Chaque assemblage propose une hybridation unique, au sein de laquelle certaines parties intérieures seront dévoilées à la manière d’une intervention chirurgicale qui laisserait apparaître des viscères fourmillant d’artères et de fluides corporels. Symptomatiques d’une posture anthropocentrée où l’humain s’impose en maître incontesté du vivant, ces représentations maraîchères questionnent les limites de son pouvoir de domestication et de contrôle sur le vivant.


Entre l’artifice de la céramique permettant d’exacerber les géométries et les couleurs, et l’organicité sinueuse des troncs et des mousses, l’artiste invite à repenser l’idéologie computationnelle appliquée systématiquement par la société à son environnement. A l’image des expériences de croisements et d’autres manipulations génétiques réalisées en laboratoire, l’installation guidera ainsi le visiteur au cœur d’une nature biotechnologique à l’apparence à la fois inquiétante et séduisante.

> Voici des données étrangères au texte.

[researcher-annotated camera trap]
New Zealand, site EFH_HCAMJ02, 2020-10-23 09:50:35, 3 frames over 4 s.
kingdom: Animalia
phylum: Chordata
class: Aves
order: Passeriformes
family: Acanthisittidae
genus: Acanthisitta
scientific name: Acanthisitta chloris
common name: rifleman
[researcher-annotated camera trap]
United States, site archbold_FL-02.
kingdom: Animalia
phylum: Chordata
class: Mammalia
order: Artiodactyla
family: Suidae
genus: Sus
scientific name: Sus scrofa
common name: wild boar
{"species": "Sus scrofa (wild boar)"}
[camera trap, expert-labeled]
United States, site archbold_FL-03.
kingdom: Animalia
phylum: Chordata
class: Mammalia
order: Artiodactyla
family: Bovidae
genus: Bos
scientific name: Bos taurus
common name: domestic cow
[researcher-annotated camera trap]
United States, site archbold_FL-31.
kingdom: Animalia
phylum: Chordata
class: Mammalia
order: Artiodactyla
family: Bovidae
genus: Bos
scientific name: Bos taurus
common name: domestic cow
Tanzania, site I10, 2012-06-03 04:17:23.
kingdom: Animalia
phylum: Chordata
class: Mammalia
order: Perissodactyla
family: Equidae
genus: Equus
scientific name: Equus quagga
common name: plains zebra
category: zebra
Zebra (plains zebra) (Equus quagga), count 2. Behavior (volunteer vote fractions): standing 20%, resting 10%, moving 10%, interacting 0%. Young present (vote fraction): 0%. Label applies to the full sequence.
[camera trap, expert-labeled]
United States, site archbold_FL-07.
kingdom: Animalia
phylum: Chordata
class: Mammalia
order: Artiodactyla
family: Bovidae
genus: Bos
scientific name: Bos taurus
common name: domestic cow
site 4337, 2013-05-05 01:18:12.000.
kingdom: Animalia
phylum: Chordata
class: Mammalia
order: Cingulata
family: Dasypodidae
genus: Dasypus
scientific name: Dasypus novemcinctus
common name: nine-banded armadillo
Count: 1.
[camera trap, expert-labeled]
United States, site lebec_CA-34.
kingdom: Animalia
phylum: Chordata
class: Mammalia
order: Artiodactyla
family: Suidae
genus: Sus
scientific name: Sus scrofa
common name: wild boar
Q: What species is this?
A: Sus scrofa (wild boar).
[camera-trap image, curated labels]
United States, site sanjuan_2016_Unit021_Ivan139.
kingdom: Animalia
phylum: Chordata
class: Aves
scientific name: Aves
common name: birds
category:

Alors que l’humain n’est jamais représenté explicitement, Jonathan Bablon convoque sa présence à travers l’impact visible de ses actions. Dans une approche spéculative, il explore les possibilités formelles de ce retournement de situation où, tel que l’a affirmé le physicien Étienne Klein en 2018, “c’était comme si le progrès s’était émancipé de nos propres désirs et échappait à toute maîtrise” (1).